### Texte étudié:
Donc oui, la comédie peut diminuer l'identification avec ce sur quoi porte le rire ; mais l'élément comique en lui-même peut être facteur d'identification. On rit avec le personnage-narrateur.
Ça marche aussi même si le narrateur est extérieur à l'histoire (ouais, je sais, remarque qui ne fait pas avancer le schmilblick).
Milora, de ton point de vue, la connivence lecteur-narrateur est plutôt fondée au détriment du personnage, ou bien elle peut l'être sur d'autres choses ?
Je caricature sans doute, mais j'ai surtout l'idée d'un comique qui se fait au détriment du personnage, vis-à-vis duquel le lecteur se sent supérieur. S'il y a dénonciation, donc, ce serait plutôt une dénonciation façon comédie de mœurs et, si l'auteur choisit bien ses victimes, peut être une dénonciation plus sociétale.
Mais est-ce que la connivence peut s'appuyer sur autre chose que sur la critique du personnage ?
(à mon avis, il y a à creuser du côté de la littérature anglaise, mais je n'y connais tellement rien... ou bien j'ai vraiment la tête dans le guidon...)
Et sinon, comme Roanne, je suis toujours pas convaincue par cette idée de faiblesse :roll:
C'est pas parce que ça retire toute émotion joyeuse, mais c'est parce qu'il me semble qu'on ne rit pas toujours des faiblesses.
Effectivement, ce rire "joyeux", que pour ma part je retrouverai dans Rabelais, ne colle pas avec la définition de Bergson (du moins, pas ce dont je me souviens, et qui se résume hélas à "du mécanique plaqué sur du vivant"). L'étrange naissance de Gargantua, qui me fait sourire à tous les coups, provient en effet davantage de son incongruité que d'une faiblesse.

### Bloc de données:
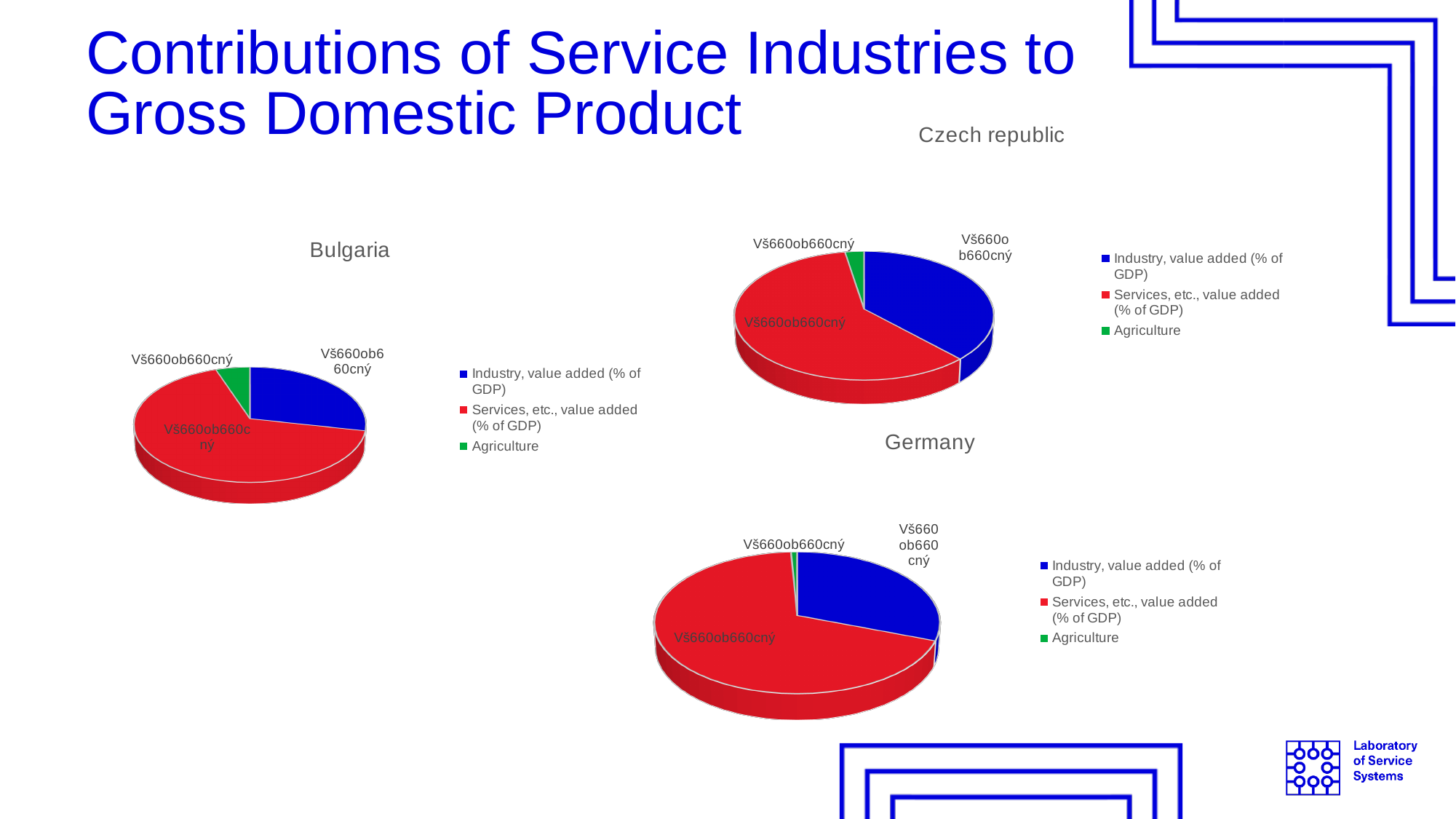
In the Bulgaria chart, which slice is larger: Services or Industry? Services, etc., value added (% of GDP) In the Czech republic chart, which category has the largest slice? Services, etc., value added (% of GDP) Which chart has the larger Agriculture slice: Bulgaria or Germany? Bulgaria What colour represents Agriculture in the legends of the charts? green In the Germany chart, which category has the smallest slice? Agriculture How many entries does the legend of the Czech republic chart list? 3 What is the title of the chart at the bottom of the slide? Germany What kind of chart is the Bulgaria chart? pie chart In the Germany chart, which slice is larger: Industry or Agriculture? Industry, value added (% of GDP) In the Bulgaria chart, which category has the largest slice? Services, etc., value added (% of GDP) How many pie charts are on the slide? 3 In the Czech republic chart, which category has the smallest slice? Agriculture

### Travail à faire:
[A] D'après le texte étudié, pourquoi l'idée de faiblesse ne convainc-t-elle toujours pas ? Répondez en une à trois phrases.
[B] Prolongez le texte étudié sur le comique et l'identification, à partir de sa dernière phrase.

### Réponses dans l'ordre:
[A] Ce n'est pas parce que cette idée retirerait toute émotion joyeuse. C'est parce qu'on ne rit pas toujours des faiblesses.

[B]
Et pour revenir à la question que je posais juste au-dessus, ici j'ai l'impression que l'humour se fait non au détriment du personnage, mais du narrateur lui-même.
Baudelaire évoque un merveilleux pays de cocagne, un pays où tout est beau, parfaitement rythmé, parfaitement doux, les meubles sont orientaux, compliqués, les miroirs sont profonds, il y a une femme au milieu de ce décor qui lui sert d'écrin en reflétant son intensité ; mais cette merveille se détruit d'elle-même, ou plutôt Baudelaire sabote son propre dispositif, en disant que là-bas le mal n'existe pas, tout a la bonne conscience des bourgeois, cette conscience reluisante, astiquée, propre comme une belle batterie de cuisine. Et voilà, ce mythe n'était pas un paradis oriental, mais simplement cette bonne grosse opulence flamande avec de petits jardinets proprets et des gens qui mangent trop souvent, qui sont englués dans l'horizon exigu de la vie confortable.
Très intéressant !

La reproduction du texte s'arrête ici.